Readers who are very literal thinkers may be annoyed at a Christian Fiction novel that talks about ghosts, since it’s a hazy subject Biblically speaking. However, the existence of ghosts has been debated for ages and been heckled at least as often as it’s been taken seriously. So it’s not exactly difficult, no matter what your theological beliefs are, to accept the idea as a plot device and just read the story.

Once you approach the story on that level, the ways Davis uses the concept turn out to be quite fascinating. He creates ghostly characters who ponder why they haven’t gone to heaven yet, why some of them have been given a second chance at redemption, and what concepts like redemption, hope and mercy even mean. This allows Davis to have characters who dialogue (and monologue) about spiritual ideas, and yet those discussions never feel tacked on. The fact the characters are dead and yet still around makes their discussions seem natural.
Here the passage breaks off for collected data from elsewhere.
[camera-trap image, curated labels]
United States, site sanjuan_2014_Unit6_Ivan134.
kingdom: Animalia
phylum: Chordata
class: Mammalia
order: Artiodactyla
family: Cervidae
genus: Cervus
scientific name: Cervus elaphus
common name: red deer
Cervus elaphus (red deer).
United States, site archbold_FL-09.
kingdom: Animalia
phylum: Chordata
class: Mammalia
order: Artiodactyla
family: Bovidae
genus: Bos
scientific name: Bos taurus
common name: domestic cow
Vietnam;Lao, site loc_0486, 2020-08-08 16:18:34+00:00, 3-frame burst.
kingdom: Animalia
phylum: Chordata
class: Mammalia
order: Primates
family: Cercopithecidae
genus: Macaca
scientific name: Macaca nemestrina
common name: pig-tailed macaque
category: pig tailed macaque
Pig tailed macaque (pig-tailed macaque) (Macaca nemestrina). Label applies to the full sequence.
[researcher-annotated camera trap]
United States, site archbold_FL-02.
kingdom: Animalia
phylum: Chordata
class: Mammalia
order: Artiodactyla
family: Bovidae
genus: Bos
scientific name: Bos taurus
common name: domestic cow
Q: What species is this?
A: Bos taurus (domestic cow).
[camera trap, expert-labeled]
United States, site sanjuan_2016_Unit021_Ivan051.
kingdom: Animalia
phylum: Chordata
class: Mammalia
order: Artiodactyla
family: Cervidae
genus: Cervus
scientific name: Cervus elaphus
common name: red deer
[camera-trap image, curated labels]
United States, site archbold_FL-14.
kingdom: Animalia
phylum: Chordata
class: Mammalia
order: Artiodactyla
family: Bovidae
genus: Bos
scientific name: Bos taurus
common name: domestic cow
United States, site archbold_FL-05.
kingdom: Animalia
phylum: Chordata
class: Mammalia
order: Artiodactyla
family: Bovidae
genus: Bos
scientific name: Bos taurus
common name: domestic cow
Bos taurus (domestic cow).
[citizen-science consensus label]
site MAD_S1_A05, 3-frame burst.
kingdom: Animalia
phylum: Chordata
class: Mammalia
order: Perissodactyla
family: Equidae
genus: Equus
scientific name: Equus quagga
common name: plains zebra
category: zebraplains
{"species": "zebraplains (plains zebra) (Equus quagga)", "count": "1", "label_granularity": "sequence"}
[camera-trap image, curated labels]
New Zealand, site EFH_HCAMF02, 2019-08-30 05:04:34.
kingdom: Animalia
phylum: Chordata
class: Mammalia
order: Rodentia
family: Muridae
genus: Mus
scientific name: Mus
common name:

Davis also uses the idea of ghosts, particularly ghosts of martyrs, to examine a theme most Christian Fiction novels never address: do we still hope even if things never turn around? We can hope when we’re sure God will vindicate us in this life, but what if he doesn’t and by all earthly standards it seems evil has triumphed? Do we really believe that justice is the Lord’s and that in the end, maybe despite all evidence to the contrary, all will be made well? Few Christian novels examine this question because it doesn’t seem very inspiring. Davis dares to go into that territory and shows recognizing good doesn’t always triumph in this life, but that’s not the point, is actually fulfilling in a way that “inspiring Christian stories” can never achieve.